Feb 7, 2023 - Politics & Policy

Biden urges Congress to "do something" on police reform

Photo: Nathan Howard/Bloomberg via Getty Images

President Biden asked Congress to “do something” about police reform during his State of the Union speech Tuesday night, once again signaling that Democrats have no clear path forward on this issue even after 29-year-old Tyre Nichols’ death in Memphis, Tennessee.

Why it matters: Congress isn’t going to pass the George Floyd Justice in Policing Act and there’s so far no alternative bipartisan legislation being discussed.

Driving the news: "We need to rise to this moment. We can’t turn away. Let’s do what we know in our hearts that we need to do. Let’s come together to finish the job on police reform," Biden said at the State of the Union.

  • "Do something. Do something," he implored the bipartisan group of members on the House floor.

The backdrop: The president did “everything that he could” when he signed an executive order on policing last year, press secretary Karine Jean Pierre previously told reporters. Biden's order included restrictions on chokeholds, required anti-bias training and created a nationwide database for police misconduct.

  • Civil rights leaders and others have already been going around Congress, instead looking to work directly with mayors and city officials on police reform in an acknowledgement that Democrats in Washington are at a standstill.

Between the lines: Biden didn't reiterate forceful calls for funding the police or hiring 100,000 more cops, as he has in the past, but he got bipartisan applause for lines about how "the vast majority" of cops are "good, decent, honest people."

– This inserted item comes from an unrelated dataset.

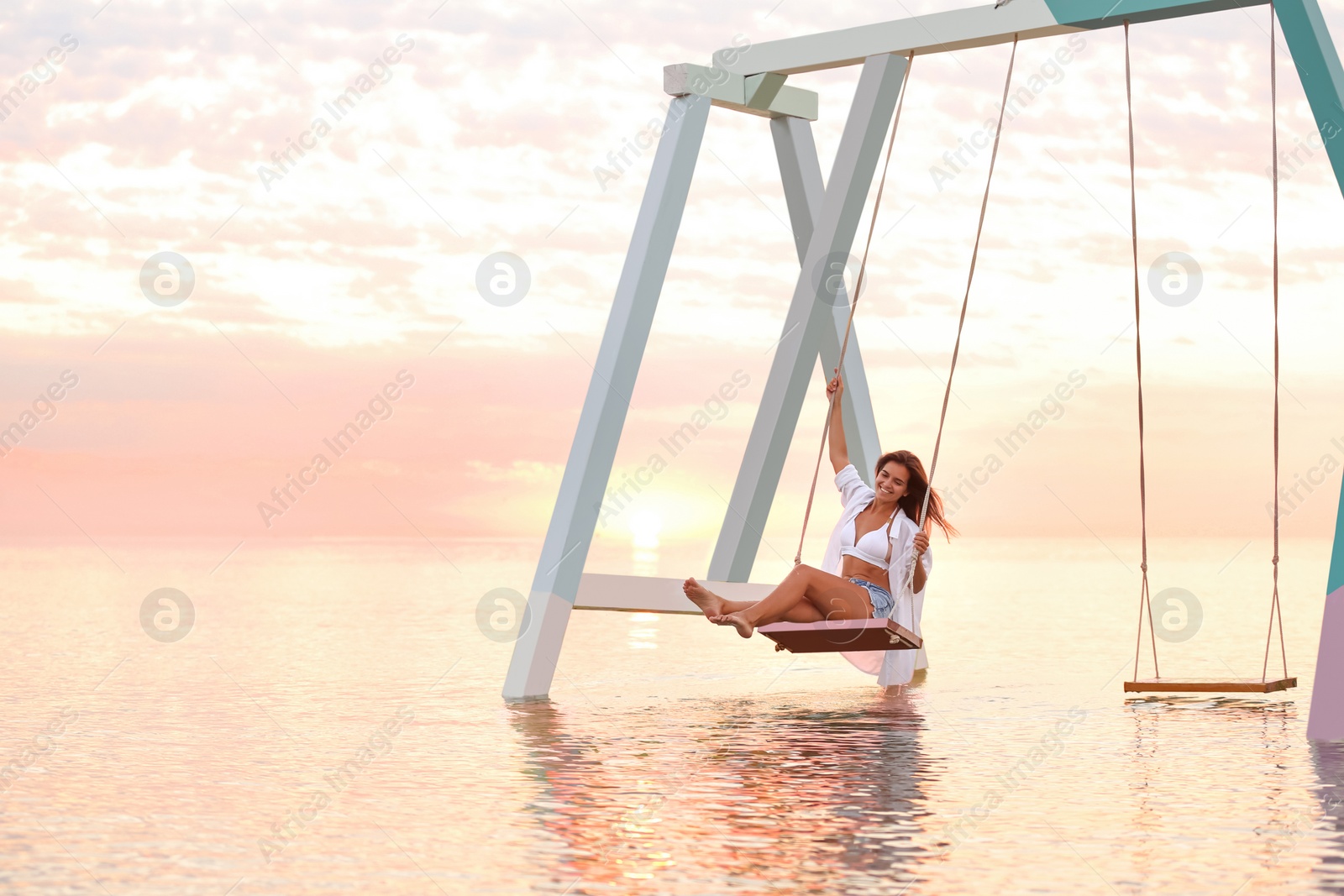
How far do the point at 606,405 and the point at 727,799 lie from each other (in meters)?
3.72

  • The president called for community intervention programs, improved hiring and training practices across police departments, measures to help keep officers safe, and to increase the presence of first responders to address "growing mental health and substance abuse issues."
  • "We know police officers put their lives on the line every single night and day, and we know we ask them, in many cases, to do too much," Biden said.
  • He spent roughly five minutes of a nearly 1.5-hour speech discussing police reform, as Nichols' parents sat in the audience.

Zoom in: Several members of the Congressional Black Caucus wore black pins with the number “1870” on them to the State of the Union address — the first known year that U.S. police killed an unarmed and free Black man.

  • It was a small but mighty call to action to reform policing, highlighting America's 153-year history of police brutality and violence.